▶ [Problems and tasks]:
1) Using the KB Home article, explain why KB Home's new orders fell 23 percent.
2) Please return the passage of the KB Home article from "KB Home, the" up to and including "decline in new orders.".

KB Home Drops the Most in a Year After Reporting Wider Loss Than Estimated

KB Home, the U.S. homebuilder that targets first-time buyers, tumbled the most in a year in New York trading after reporting a wider-than-estimated loss and a drop in new orders.

The net loss was $30.7 million, or 40 cents a share, for the fiscal second quarter, compared with a loss of $78.4 million, or $1.03, a year earlier, KB Home said in a statement today. Analysts predicted a loss of 31 cents a share, according to the average of 17 estimates in a Bloomberg survey. The stock slid 9 percent, the most since June 2009.

U.S. builders are reporting falling sales as homebuyers retreat from making purchases after the expiration of a government tax credit at the end of April. KB Home cited the end of the incentive and an overall weak economy as reasons for its 23 percent decline in new orders.

“The tax credit, it pulled forward demand from May and June,” Evan Fox, an analyst with Olympia Capital Markets Group, said in an interview on Bloomberg Television’s “In the Loop With Betty Liu.”

▶ [Collected data]:
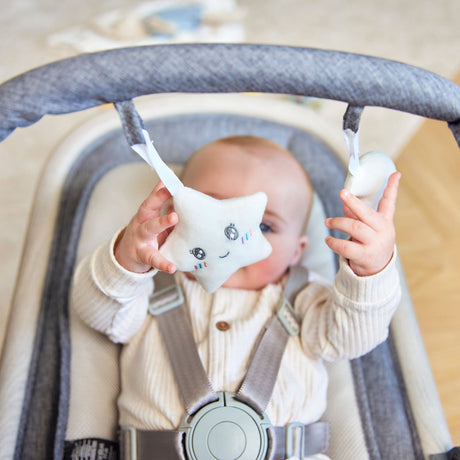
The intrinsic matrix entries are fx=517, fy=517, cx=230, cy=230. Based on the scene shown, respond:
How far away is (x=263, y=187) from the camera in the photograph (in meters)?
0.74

▶ [Answers provided]:
1) KB Home attributed its 23 percent decline in new orders to the end of a government tax credit, which expired at the end of April, and to an overall weak economy. Homebuyers had pulled back from making purchases after the incentive ended.

2)
KB Home, the U.S. homebuilder that targets first-time buyers, tumbled the most in a year in New York trading after reporting a wider-than-estimated loss and a drop in new orders.

The net loss was $30.7 million, or 40 cents a share, for the fiscal second quarter, compared with a loss of $78.4 million, or $1.03, a year earlier, KB Home said in a statement today. Analysts predicted a loss of 31 cents a share, according to the average of 17 estimates in a Bloomberg survey. The stock slid 9 percent, the most since June 2009.

U.S. builders are reporting falling sales as homebuyers retreat from making purchases after the expiration of a government tax credit at the end of April. KB Home cited the end of the incentive and an overall weak economy as reasons for its 23 percent decline in new orders.